Mit dem Pizzaboten (Sathya Sridharan) kommuniziert er durch die verschlossene Tür. Und auch den Studenten zeigt sich der kreatives Schreiben lehrende Dozent in seinen Onlineseminaren nicht. Zu groß ist die leider sehr berechtigte Angst, wegen seines Erscheinungsbildes angestarrt und verlacht zu werden. Da seine Werte alarmierend schlecht sind, fleht ihn Liz eindringlich an, sich im Krankenhaus behandeln zu lassen. Doch Charlie weigert sich vehement, arrangiert sich vielmehr mit der Gewissheit, schon bald sterben zu müssen. Den Tod vor Augen hat er aber einen letzten großen Wunsch: Mit seiner Tochter Ellie (Sadie Sink) möchte er sich unbedingt noch versöhnen.
Erzählerisch nicht immer überzeugend
Bei Aronofsky, der sich oft in der Rolle des Provokateurs gefällt, durfte man angesichts der sensiblen Thematik durchaus Befürchtungen hegen. Würde er die Geschichte für gezielte Grenzüberschreitungen ausnutzen? Der Einstieg deutet genau in diese Richtung. Das erste Mal sehen wir Charlie nämlich, wie er sich beim Pornogucken befriedigt und durch den Stress einen heftigen Anfall erleidet.
Der Startschuss für eine Freakshow? Glücklicherweise nicht! Voyeuristische Tendenzen sind zwar nicht bestreitbar. So fängt die Kamera immer wieder den Schweiß auf Charlies Stirn ein, rückt seine durch die Körperfülle bedingten Einschränkungen im Alltag prominent in den Blick. Parallel können wir allerdings auch hinter die Fassade schauen, sehen nicht nur den großen, schwer beweglichen Mann auf seinem Sofa, sondern einen vielschichtigen Menschen mit Träumen, Sehnsüchten und tiefsitzenden Ängsten.
Eine ergreifende Persönlichkeit erhält der Protagonist vor allem dank Brendan Fraser, der das Kunststück vollbringt, hinter aufwendigem Make-up selbst kleinste Regungen erkennbar zu machen. Allein seine Augen erzählen in vielen Momenten genug, um Charlies Innenleben nahezukommen, ihn besser zu fassen zu kriegen. Stark sind auch die Leistungen seiner beiden weiblichen Ko-Stars. Hong Chau verbindet als einzige echte Freundin ein energisches Auftreten mit einer Sorge, die sich jederzeit echt anfühlt. Und Sadie Sink spielt die kantige Teenagerin Ellie, die es noch immer schmerzt, dass ihr Vater sie und ihre Mutter einst für seinen inzwischen verstorbenen Lebensgefährten verlassen hat, mit einer ordentlichen Portion Wut im Bauch.

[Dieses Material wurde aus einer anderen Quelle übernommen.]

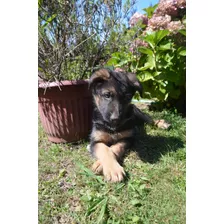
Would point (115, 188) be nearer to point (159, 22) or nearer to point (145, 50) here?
point (145, 50)

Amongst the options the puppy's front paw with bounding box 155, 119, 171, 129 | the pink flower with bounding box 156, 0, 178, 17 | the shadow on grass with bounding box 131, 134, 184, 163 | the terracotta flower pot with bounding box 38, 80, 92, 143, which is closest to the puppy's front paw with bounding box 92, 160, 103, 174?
the shadow on grass with bounding box 131, 134, 184, 163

Während die Darsteller fast durchweg mitreißen, begibt sich das von Bühnenautor Samuel D. Hunter verfasste Drehbuch, das von menschlicher Niedertracht, der Suche nach Vergebung, nach Nähe und unserem Drang, helfen zu wollen, erzählt, auf einige Irrwege, reißt manche Dinge an, ohne sich vernünftig auszuarbeiten. Nicht ganz durchdacht wirkt beispielsweise der Strang rund um den jungen Missionar Thomas (Ty Simpkins), der Charlie auf den Weg der Erlösung führen möchte.

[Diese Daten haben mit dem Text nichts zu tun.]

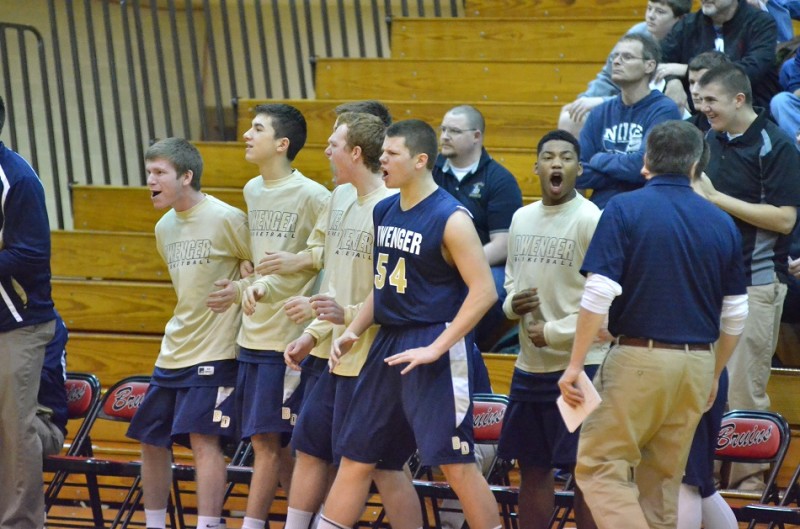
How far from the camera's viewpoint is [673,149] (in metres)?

Hinzu kommen eine manchmal zu präsente Musikuntermalung und ein Finale, das sich, keineswegs unüblich für Aronofsky, großen, pathetischen Gesten verschreibt. Ist die Inszenierung des fast ausschließlich auf das Haus des Protagonisten begrenzten, im engen 4:3-Format gedrehten Kammerspiels bis dahin noch recht zurückhaltend, schaltet der Regisseur plötzlich drei Gänge hoch – und raubt seinem Film dadurch ein Stück seiner Ausdruckskraft.
Fazit
Brendan Fraser, Hong Chau und Sadie Sink liefern tolle Leistungen ab. Ihre nuancierten Darbietungen reichen allerdings nicht aus, um „The Whale“ in einen rundum gelungenen Film zu verwandeln. Ein paar Baustellen bleiben dann doch in Erinnerung.